Division of labor avoids overload
Research suggests that microglial cells can join together spontaneously in order to better cope with threats. To this end, they form tube-shaped projections that attach to nearby microglial cells. These connections are then used to distribute the aSyn aggregates among the network partners. Without this division of labor, individual immune cells would have to do much of the breaking down work and be overwhelmed.
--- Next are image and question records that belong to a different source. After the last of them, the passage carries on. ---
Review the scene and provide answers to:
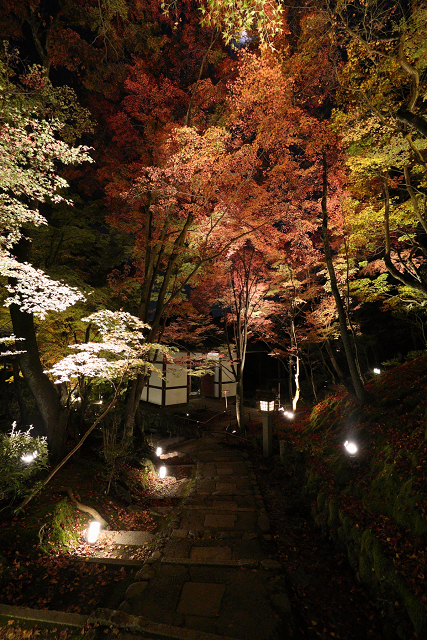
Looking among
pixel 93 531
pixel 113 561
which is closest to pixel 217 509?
pixel 113 561

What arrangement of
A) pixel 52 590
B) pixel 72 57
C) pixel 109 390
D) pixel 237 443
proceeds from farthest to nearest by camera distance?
pixel 109 390 < pixel 237 443 < pixel 72 57 < pixel 52 590

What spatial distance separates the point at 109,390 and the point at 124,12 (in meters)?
13.4

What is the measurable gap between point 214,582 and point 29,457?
4.50 metres

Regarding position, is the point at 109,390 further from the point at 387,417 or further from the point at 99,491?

Joining forces prevents this from happening. However, the connecting tubes also serve another purpose – microglial cells can use them to give their neighbors a boost when they are in too much distress, or even in danger of death. “They then send mitochondria to neighboring cells which are busy breaking down the aggregates,” explains Heneka’s colleague Dr Hannah Scheiblich. “Mitochondria work like little power plants; they therefore provide additional energy to stressed cells. “
In some mutations, which are more commonly found in patients with Parkinson’s disease, aSyn and mitochondrial transport is impaired. A similar situation applies to another disease in which the breakdown of aSyn is impaired: Lewy body dementia. Researchers isolated certain immune cells, macrophages, from blood samples of affected individuals. These can be converted into microglia-like cells using specific regulatory molecules. “These were still able to form networks in the laboratory. However, the transport of aSyn through the connecting tubes was severely disrupted, ”explains Heneka, who is also a member of the Immunosensation2 cluster of excellence and the“ Life & Health ”transdisciplinary research area.
The results may open up new therapeutic perspectives
Whether microglial cells can join together was previously unknown. “We have opened the door to an area that will certainly engage researchers for many years to come,” says Heneka. In the medium term, this may also open up new therapeutic perspectives for neurological disorders such as Parkinson’s disease or dementia.
Scheiblich, H., et al. (2021) Microglia jointly degrade the fibrillary cargo of alpha-synuclein by distribution through tunnel nanotubes. Cell. doi.org/10.1016/j.cell.2021.09.007.